Dans cette optique, elle met en place des méthodologies intégrées dans une plateforme en ligne, dotée de fonctionnalités d’automatisation des due diligence, de scoring du risque et du reporting.
Changement de cible
L’application aide les clients à se constituer une vue d’ensemble en matière d’ESG, sur toutes leurs pratiques, chaînes de produits et d’activités. Le tout à travers des séries de questionnaires.
« Nous n’avons rien inventé ; nous avons tout simplement pris tout ce qui existait dans ce domaine et nous l’avons transformé en méthodologies de due diligence », explique-t-elle.
Pour vérifier que toutes les questions étaient auditables, à savoir conçues de telle manière que les sociétés auditées puissent apporter la preuve de la réponse, elle fait appel à SGS, une multinationale d’audit non financier basée à Genève.
Elle revoit toutefois sa cible de départ, et adapte le modèle au secteur financier, et plus particulièrement aux métier et produits de private equity.
« S’il existe des ratings pour les fonds publics, il n’y a cependant aucune notation ni aucune société de bonnes pratiques obligeant les asset managers et les fonds privés à adopter les principes d’une bonne gouvernance éthique », justifie Oriane Schoonbroodt.
Pour cette dernière, le private equity reste d’ailleurs un secteur porteur : « C’est un marché qui devrait atteindre 4,9 trilliards de dollars sous gestion en 2023. On prévoit aussi qu’environ 41% des fonds auront des stratégies ESG d’ici deux ans, » précise-t-elle.
Concrètement, la plateforme aidera les gestionnaires à vérifier et valider tous les process de gestion de leurs fonds, de leurs sociétés sous-jacentes ainsi que la chaîne de leurs fournisseurs.
La start-uper teste alors le produit et la plateforme auprès de fonds d’investissements opérant dans les marchés émergents, et plus particulièrement auprès d’institutions spécialisées dans le financement du développement.
Selon elle en effet, ces investisseurs ont déjà des processus de bonne gouvernance bien en place, avec des exigences parmi les plus poussées de l’industrie financière, et des due diligences très développées.
Quand on lance un projet, on a souvent une démarche assez idéologique d’un marché.
« Ces pratiques étant adoptées par de plus en plus de manager de fonds, il existe ainsi une demande toujours forte de la part de tout type de fonds de private equity, » ajoute-t-elle.
Via une licence annuelle, les gestionnaires accèdent aux questionnaires, qu’ils envoient ensuite à tous leurs fonds et sociétés sous-jacentes, pour qu’ils les remplissent, afin d’avoir une vue d’ensemble sur tout le portefeuille.
Les abonnements incluent aussi, à la demande du client, un service de vérification, par Label-R, des processus et des politiques mis en place, ainsi qu’un service de reporting.
La solution génère aussi un rapport de gap analysis entre ce qu’ils ont et devraient avoir, avec une analyse des risques.
L’ESG pour mieux gérer le Covid
« Nous ne sommes pas un régulateur, » relativise Oriane Schoonbroodt. « Il s’agit avant tout d’aider ces gestionnaires à mettre en place et à appliquer des bonnes pratiques ».

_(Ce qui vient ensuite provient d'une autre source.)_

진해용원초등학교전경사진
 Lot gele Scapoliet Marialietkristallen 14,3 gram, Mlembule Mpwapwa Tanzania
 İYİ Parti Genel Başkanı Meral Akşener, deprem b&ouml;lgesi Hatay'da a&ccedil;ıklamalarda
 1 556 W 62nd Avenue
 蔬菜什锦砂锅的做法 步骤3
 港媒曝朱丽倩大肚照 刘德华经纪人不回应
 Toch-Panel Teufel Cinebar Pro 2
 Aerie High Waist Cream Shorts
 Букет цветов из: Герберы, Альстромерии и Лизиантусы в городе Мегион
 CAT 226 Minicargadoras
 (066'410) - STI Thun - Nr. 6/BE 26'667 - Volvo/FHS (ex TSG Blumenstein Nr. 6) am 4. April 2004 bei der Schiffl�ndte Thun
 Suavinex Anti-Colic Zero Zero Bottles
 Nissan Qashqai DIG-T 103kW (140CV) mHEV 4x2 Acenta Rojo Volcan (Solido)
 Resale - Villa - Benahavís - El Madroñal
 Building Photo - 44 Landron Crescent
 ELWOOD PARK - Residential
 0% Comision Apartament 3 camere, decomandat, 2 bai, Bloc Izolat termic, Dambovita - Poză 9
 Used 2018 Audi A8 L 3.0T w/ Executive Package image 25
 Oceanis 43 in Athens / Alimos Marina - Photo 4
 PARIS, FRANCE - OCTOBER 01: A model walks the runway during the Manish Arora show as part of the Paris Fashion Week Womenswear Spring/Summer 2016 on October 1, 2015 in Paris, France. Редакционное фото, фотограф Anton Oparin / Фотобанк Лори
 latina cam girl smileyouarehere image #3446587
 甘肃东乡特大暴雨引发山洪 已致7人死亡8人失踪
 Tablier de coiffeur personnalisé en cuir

Elle rappelle toutefois que la crise du Covid-19 et le confinement ont mis en lumière des risques sociaux, sanitaires, de sécurité, quelque peu délaissés par les entreprises.
« Ces risques, qui étaient latents ont connu une forte recrudescence durant cette période, » constate la start-uper.
« Et celles qui avaient de bons processus, de bonnes chaînes d’approvisionnements, de bons systèmes et une bonne gouvernance s’en sont sorties beaucoup mieux que les autres. Ce qui nous rappelle que l’ESG ce n’est pas que les risques environnementaux ».
Quatre ans après le lancement du projet, ne regrette-t-elle pas son idéal entrepreneurial de départ ? « Quand on lance un projet, on a souvent une démarche assez idéologique d’un marché. Et au fur et à mesure de son évolution, on s’aperçoit que la réalité est assez différente. On voudrait le faire passer du noir au blanc, et on se rend contre que ce n’est pas toujours possible », répond-elle.
« J’ai donc dû légèrement revoir à la baisse les standards du projet ainsi que la rigidité du business model, pour les adapter à l’industrie. Mais nous avons su garder une rigueur.
Toutefois, il ne faut jamais perdre de vue son idéal et amener le plus grand monde dans cette direction ».